Desulfurization Agents Compared in Steelmaking: CaC₂, Mg, and CaO-Based Approaches

Sulfur control is one of the most consequential metallurgical challenges in modern steelmaking. From pipeline steels requiring single-digit ppm sulfur to automotive sheet demanding consistent formability, the choice of desulfurization agent directly impacts achievable cleanliness, process economics, and operational safety. Three families of reagents dominate industrial practice: calcium carbide (CaC₂), magnesium metal (Mg), and calcium oxide-based slag treatments (CaO). Each brings distinct advantages and limitations that steelmakers must evaluate against their specific production conditions and target steel grades.

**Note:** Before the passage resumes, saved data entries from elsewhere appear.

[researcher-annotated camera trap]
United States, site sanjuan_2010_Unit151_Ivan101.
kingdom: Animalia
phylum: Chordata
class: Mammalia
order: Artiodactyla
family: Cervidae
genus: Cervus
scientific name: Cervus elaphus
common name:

Calcium carbide desulfurization operates via the reaction CaC₂ + [S] → CaS + 2C, with the calcium sulfide product floating to the slag-metal interface. The method achieves 80–95% desulfurization efficiency at hot metal temperatures of 1300–1450°C and can reduce sulfur levels to below 0.005%. The key advantage of CaC₂ is its controllability and predictability — the reaction proceeds steadily, without the violent vaporization and splashing associated with magnesium injection. The co-generated acetylene gas from residual moisture reaction creates beneficial bath stirring, enhancing mass transfer. However, CaC₂ requires careful moisture-free storage and handling, and its hygroscopic nature means reagent quality must be verified at incoming inspection through gas yield testing.

Magnesium-based desulfurization is more aggressive and achieves deeper sulfur removal — below 0.002% with optimized co-injection techniques. The reaction Mg + [S] → MgS produces magnesium sulfide that rises to the slag phase, but the low boiling point of magnesium (1090°C) causes explosive vaporization at hot metal temperatures, creating intense bath turbulence. This turbulence enhances mixing but also generates significant splashing and fume, requiring robust lance design and effective fume extraction. Magnesium’s high cost per kilogram is partially offset by lower injection rates, as 1 kg of magnesium removes approximately 1.3 kg of sulfur — nearly three times the stoichiometric capacity of CaC₂. For ultra-low sulfur specifications below 0.002%, Mg is often the only viable single-step option.

Lime-based desulfurization in the ladle furnace follows the slag-metal reaction (CaO) + [S] → (CaS) + [O]. Its driving force depends on high CaO activity, high slag basicity (CaO/SiO₂ above 2.5), and low oxygen potential maintained by aluminum deoxidation. While slower and less efficient than injection-based methods for hot metal, slag-phase desulfurization is integral to secondary refining where it operates simultaneously with inclusion removal, deoxidation, and alloy homogenization. Its primary advantage is integration — no separate desulfurization station is required — and it uses the same quicklime already present in the slag system.

Steelmakers increasingly adopt hybrid strategies rather than relying on a single reagent. A common two-stage approach starts with CaC₂ injection in the torpedo car or transfer ladle to bring sulfur from 0.030–0.050% down to 0.005–0.010%, followed by ladle furnace slag refining to polish below 0.003%. For the most demanding grades, CaC₂ + Mg co-injection achieves the deepest desulfurization while using CaC₂ as a moderator that dampens magnesium’s violent reaction. The optimal choice ultimately depends on the starting sulfur level, target specification, available equipment, and total cost of reagent plus handling infrastructure.